__Saved data entries__:
- - - - - - -

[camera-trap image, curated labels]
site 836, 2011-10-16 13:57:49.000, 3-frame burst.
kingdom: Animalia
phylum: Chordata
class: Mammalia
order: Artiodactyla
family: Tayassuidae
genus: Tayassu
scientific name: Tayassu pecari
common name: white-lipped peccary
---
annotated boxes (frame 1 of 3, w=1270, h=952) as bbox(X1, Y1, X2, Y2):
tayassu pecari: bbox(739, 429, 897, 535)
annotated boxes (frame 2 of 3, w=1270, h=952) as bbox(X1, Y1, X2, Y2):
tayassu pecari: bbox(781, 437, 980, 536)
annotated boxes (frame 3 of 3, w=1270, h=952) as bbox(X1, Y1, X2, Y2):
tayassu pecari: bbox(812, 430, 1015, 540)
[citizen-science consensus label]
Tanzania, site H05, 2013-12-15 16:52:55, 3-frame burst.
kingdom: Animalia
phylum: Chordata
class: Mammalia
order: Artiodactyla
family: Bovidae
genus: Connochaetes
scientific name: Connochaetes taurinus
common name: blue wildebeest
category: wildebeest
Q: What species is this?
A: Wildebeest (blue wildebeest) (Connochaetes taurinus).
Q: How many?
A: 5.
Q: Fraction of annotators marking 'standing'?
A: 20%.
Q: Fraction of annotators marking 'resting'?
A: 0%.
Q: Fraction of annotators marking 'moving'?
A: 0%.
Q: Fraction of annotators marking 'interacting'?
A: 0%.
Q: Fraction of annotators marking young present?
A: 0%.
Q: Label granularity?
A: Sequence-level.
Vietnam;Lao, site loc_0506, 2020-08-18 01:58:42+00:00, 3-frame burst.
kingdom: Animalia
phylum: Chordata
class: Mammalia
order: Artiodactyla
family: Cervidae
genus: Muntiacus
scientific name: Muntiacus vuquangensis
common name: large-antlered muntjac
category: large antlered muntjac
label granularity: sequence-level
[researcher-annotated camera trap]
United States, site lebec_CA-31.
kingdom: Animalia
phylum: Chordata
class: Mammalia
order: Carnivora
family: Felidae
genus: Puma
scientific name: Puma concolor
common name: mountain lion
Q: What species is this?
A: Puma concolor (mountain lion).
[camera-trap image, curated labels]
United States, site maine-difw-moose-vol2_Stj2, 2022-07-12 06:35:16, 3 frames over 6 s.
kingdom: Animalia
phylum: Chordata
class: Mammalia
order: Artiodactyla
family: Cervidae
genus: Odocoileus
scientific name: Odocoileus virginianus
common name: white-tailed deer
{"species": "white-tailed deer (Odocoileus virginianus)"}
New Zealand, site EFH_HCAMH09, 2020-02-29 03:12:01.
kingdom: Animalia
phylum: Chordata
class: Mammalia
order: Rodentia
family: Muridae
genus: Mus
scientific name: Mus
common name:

- - - - - - -

__Work required__: With nothing added or dropped, reproduce all the data exactly.

__Response__:
[camera-trap image, curated labels]
site 836, 2011-10-16 13:57:49.000, 3-frame burst.
kingdom: Animalia
phylum: Chordata
class: Mammalia
order: Artiodactyla
family: Tayassuidae
genus: Tayassu
scientific name: Tayassu pecari
common name: white-lipped peccary
---
annotated boxes (frame 1 of 3, w=1270, h=952) as bbox(X1, Y1, X2, Y2):
tayassu pecari: bbox(739, 429, 897, 535)
annotated boxes (frame 2 of 3, w=1270, h=952) as bbox(X1, Y1, X2, Y2):
tayassu pecari: bbox(781, 437, 980, 536)
annotated boxes (frame 3 of 3, w=1270, h=952) as bbox(X1, Y1, X2, Y2):
tayassu pecari: bbox(812, 430, 1015, 540)
[citizen-science consensus label]
Tanzania, site H05, 2013-12-15 16:52:55, 3-frame burst.
kingdom: Animalia
phylum: Chordata
class: Mammalia
order: Artiodactyla
family: Bovidae
genus: Connochaetes
scientific name: Connochaetes taurinus
common name: blue wildebeest
category: wildebeest
Q: What species is this?
A: Wildebeest (blue wildebeest) (Connochaetes taurinus).
Q: How many?
A: 5.
Q: Fraction of annotators marking 'standing'?
A: 20%.
Q: Fraction of annotators marking 'resting'?
A: 0%.
Q: Fraction of annotators marking 'moving'?
A: 0%.
Q: Fraction of annotators marking 'interacting'?
A: 0%.
Q: Fraction of annotators marking young present?
A: 0%.
Q: Label granularity?
A: Sequence-level.
Vietnam;Lao, site loc_0506, 2020-08-18 01:58:42+00:00, 3-frame burst.
kingdom: Animalia
phylum: Chordata
class: Mammalia
order: Artiodactyla
family: Cervidae
genus: Muntiacus
scientific name: Muntiacus vuquangensis
common name: large-antlered muntjac
category: large antlered muntjac
label granularity: sequence-level
[researcher-annotated camera trap]
United States, site lebec_CA-31.
kingdom: Animalia
phylum: Chordata
class: Mammalia
order: Carnivora
family: Felidae
genus: Puma
scientific name: Puma concolor
common name: mountain lion
Q: What species is this?
A: Puma concolor (mountain lion).
[camera-trap image, curated labels]
United States, site maine-difw-moose-vol2_Stj2, 2022-07-12 06:35:16, 3 frames over 6 s.
kingdom: Animalia
phylum: Chordata
class: Mammalia
order: Artiodactyla
family: Cervidae
genus: Odocoileus
scientific name: Odocoileus virginianus
common name: white-tailed deer
{"species": "white-tailed deer (Odocoileus virginianus)"}
New Zealand, site EFH_HCAMH09, 2020-02-29 03:12:01.
kingdom: Animalia
phylum: Chordata
class: Mammalia
order: Rodentia
family: Muridae
genus: Mus
scientific name: Mus
common name:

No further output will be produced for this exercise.